The man from Liverpool, New South Wales, proved his stature in the game at Wembley, however. The Rugby League Writers' Association members who voted him man of the match probably didn't have to scratch their heads too hard. The Australian becomes the ninth overseas player to win the Lance Todd Trophy since it came into being a year after the second world war finished. It is a surprisingly small band considering the impact imports have made on the domestic game in recent years.

It wasn't until 1966 that the South African Len Killeen of St Helens became the first import to win the trophy. Killeen, who went on to play for Balmain in Australia, died last autumn and would have admired the cool way in which Hodgson slotted his kicks and the little feint that brought him his try 10 minutes from the end of Warrington's emphatic 35-18 victory over Leeds. It was a the cue for one of the loudest roars of the afternoon.

What was remarkable about Hodgson's display was that he was still on the pitch. Just after the interval he featured in an incident which turned the tide of the game Warrington's way. Hodgson, running the ball out of defence, was hit by a shuddering challenge from the Leeds prop Kylie Leuluai that left him motionless on the turf. The ball was knocked forward by the Samoan before Brett Delaney scored what he thought was a try in the corner.

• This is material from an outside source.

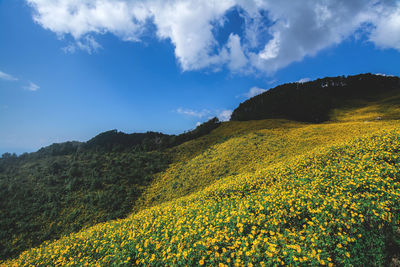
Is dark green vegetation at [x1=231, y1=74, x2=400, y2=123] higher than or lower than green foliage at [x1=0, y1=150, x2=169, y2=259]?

Numerous replays were shown on Wembley's big screen and Warrington's supporters would have winced. It was a legal shoulder challenge that would have been illegal in rugby union and any of Hodgson's relatives watching back home in the middle of the Australian night would have been very worried.

The ferocity of rugby league, though, shames the numerous divers in football's Premier League who fall to the ground at the merest hint of a tackle as if felled by a sniper's bullet. The Australian deserved his award which was won by his compatriot Michael Monaghan three years ago. "When Hodg plays well the team plays well," said Monaghan, whose brother Joel opened the scoring on Saturday. They might erect another of those statues in Warrington one day.